I’ve changed as an adult. I’ve become wiser. More sensitive. Compassionate and empathetic. And people react differently to me as I change. I try to stay away from conflict because I don’t like arguments, and some people are gifted with their words, just not in a positive manner. I try to never get into an argument in which the person will most probably outwit me with words. I’m content with myself and my decisions and I can stand up for myself. I’ve made new friends, not necessarily my age. I have friends 20 years younger and 30 years older. I’m open to the person themselves, not the person’s negative attitude or characteristic.

My favorite thing is being able to do a random act of kindness. Obviously it’s random so you can’t will it to happen. But that’s the kind of thing I want my days to consist of. Good deeds, listening to people who need to vent, learning new things from new people, and helping save someone’s life when they’re in an emergency.

My new friends are more spiritual. I love that they try to see the world the way I do. Reading “Living Emunah” and saying Tehillim make my life dearer. Deeper. Tehillim is on my iPhone. All I have to do when I have free time is say a chapter of Tehillim. That’s an awesome feeling.

I watch my physical health, emotional health, and mental health. I work with a nutritionist. I made mishloach manot two weeks in advance. I get excited when I can do a mitzvah that is exciting and fun for me.

I have people who support me, for the first time in a long time. Really support me. They have my back. And I hope I have theirs. I’ve never said I love you to as many people as I have in the last year. And I truly mean it. It’s so sincere.

It’s so important to be touched. Hugs can bring comfort and love, and touch is so important.

Sometimes I’ll want to flee, hide, or cry in frustration. But it usually goes away. Life can certainly be tough sometimes. An adult learns to cope with the rough situations.

Knowing I can get comfort, from songs, podcasts, or from the people I love is the best thing.

According to the article “34 Ways You Change As You Become An Adult,” by Lexi Herrick in the Huffington Post, there are many ways to change as an adult. I’ll name a few…

  • “You don’t feel the need to gossip anymore….
  • You handle conflict directly maturely and respectfully.
  • You know how to apologize and admit fault.
  • You stop chasing the people who don’t want you….
  • You can, and do, say no….
  • You gain more patience….
  • You let go of grudges and realize how meaningless they truly are….
  • You’re braver.
  • You’re stronger ….

Adulthood is a journey into strength and self-empowerment. Being an adult means being who you are. It means experiencing and appreciating the aspects of life you learned were worth your efforts.
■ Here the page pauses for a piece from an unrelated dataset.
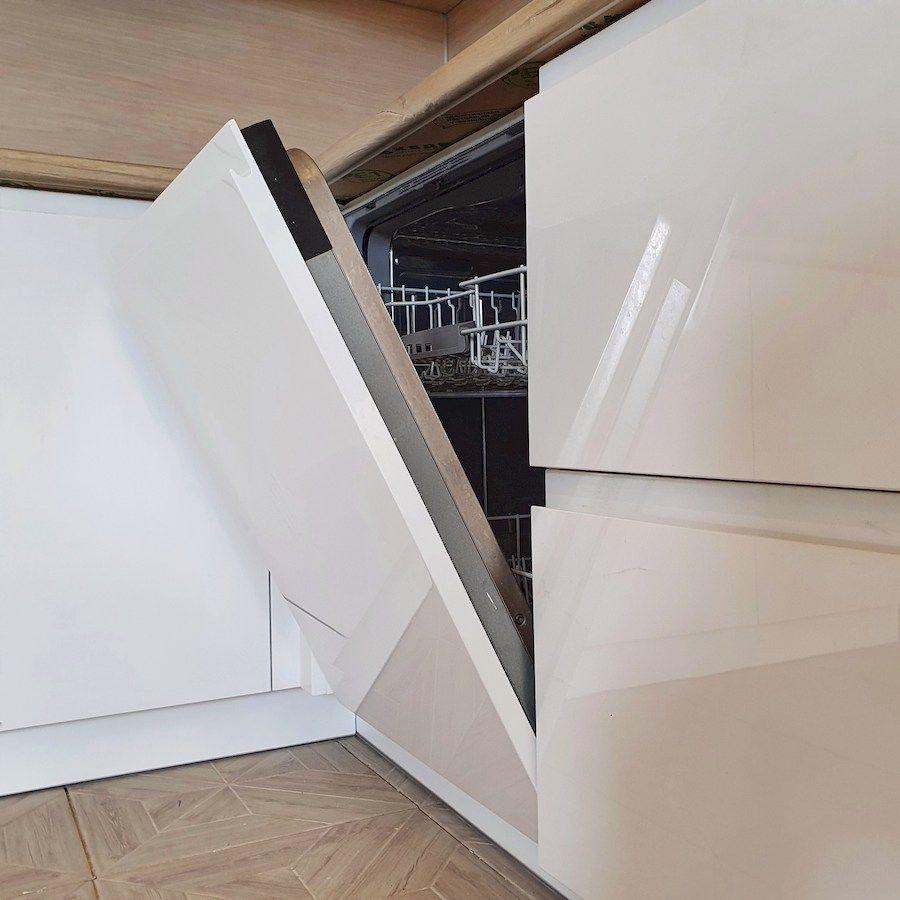 Белый кухонный гарнитур-Кухня МДФ в эмали «Модель 543»-фото6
It’s an opportunity. It’s courageousness. It’s kindness. It’s thankfulness. It’s respect. It’s knowledge. It’s life, and here you are starting to figure some of it out. So, good for you. Rejoice in the wonders of a lifetime of growth.”

Dear readers, work on becoming an adult no matter what your age, and let new people into your life. You’ll become a “new person” and be able to use your life-changing ways. If you see someone who seems to become a new friend, don’t dilly dally, make them a new friend. You never know how important this person will be in your new life.

If you want a new friend, I’m here. And hopefully new friends will open up to new friends and new ideas.

Become a new person — a new adult — and your life might change for the better.